Aspek lain dari postur pemerintahan Trump telah menebarkan rasa


keterkenalan yang mendalam di Seoul. Perasaan AS bahwa pembangunan rudal
balistik Korea Utara yang mampu mencapai daratan AS akan menjadi pengubah
permainan memberi umpan kecemasan Korea Selatan bahwa - jika AS datang dalam
kisaran pemogokan Korea Utara - pencegahan diperpanjang Seoul menikmati sebagai
bagian dari aliansinya dengan AS akan hancur. Terus terang, Korea Selatan takut AS
tidak akan mengambil risiko San Francisco demi menyelamatkan Seoul

Tidak ada solusi untuk krisis Korea Utara yang dapat dibayangkan tanpa
dukungan dan dukungan proaktif dari China. Kekuatan global dan regionalnya, garis
hidup yang diwakilinya untuk rezim di Pyongyang, dan kemampuannya untuk
melonggarkan atau mengencangkan akses Korea Utara ke impor dan ekspor penting
memberikan pengaruh besar. Pyongyang dan Washington bereaksi sesuai, dengan
rezim Kim lecet setiap kali tampak bahwa Cina bukan juara, dan pemerintahan
Trump berusaha keras untuk membawa Beijing ke samping melalui campuran
tekanan dan bujukan.
Selama satu dekade terakhir, kebijakan Beijing di semenanjung Korea telah
berupaya menyeimbangkan "tiga angka": tidak ada senjata nuklir, tidak ada perang
dan tidak ada kekacauan.

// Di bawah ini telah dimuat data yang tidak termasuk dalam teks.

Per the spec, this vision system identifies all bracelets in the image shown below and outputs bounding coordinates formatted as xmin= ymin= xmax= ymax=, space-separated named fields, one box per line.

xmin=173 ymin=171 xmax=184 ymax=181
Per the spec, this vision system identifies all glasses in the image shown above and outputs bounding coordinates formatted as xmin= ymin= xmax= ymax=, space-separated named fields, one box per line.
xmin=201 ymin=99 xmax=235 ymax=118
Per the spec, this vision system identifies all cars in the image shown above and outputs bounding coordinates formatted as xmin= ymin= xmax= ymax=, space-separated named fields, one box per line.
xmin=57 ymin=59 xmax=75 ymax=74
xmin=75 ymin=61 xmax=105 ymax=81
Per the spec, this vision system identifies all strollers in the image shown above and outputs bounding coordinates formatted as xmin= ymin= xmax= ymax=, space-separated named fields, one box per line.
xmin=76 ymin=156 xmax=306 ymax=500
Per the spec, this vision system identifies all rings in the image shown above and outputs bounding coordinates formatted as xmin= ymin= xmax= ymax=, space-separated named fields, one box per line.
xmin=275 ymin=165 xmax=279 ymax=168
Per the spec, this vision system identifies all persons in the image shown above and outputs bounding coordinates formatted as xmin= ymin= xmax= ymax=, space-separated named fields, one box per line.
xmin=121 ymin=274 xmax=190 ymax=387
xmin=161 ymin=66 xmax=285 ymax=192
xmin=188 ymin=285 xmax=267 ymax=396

Beberapa analis secara pribadi menambahkan yang keempat
tidak resmi: tidak ada penyatuan, karena khawatir bahwa kemungkinan ini akan
membentuk negara Korea yang disejajarkan dengan AS di perbatasan timur laut
China. Dengan hubungan Sino-DPRK pada titik nadir bersejarah dan ketegangan
regional yang meningkat, tantangan bagi Cina adalah bagaimana merekonsiliasikan
tujuan yang sering bertentangan ini.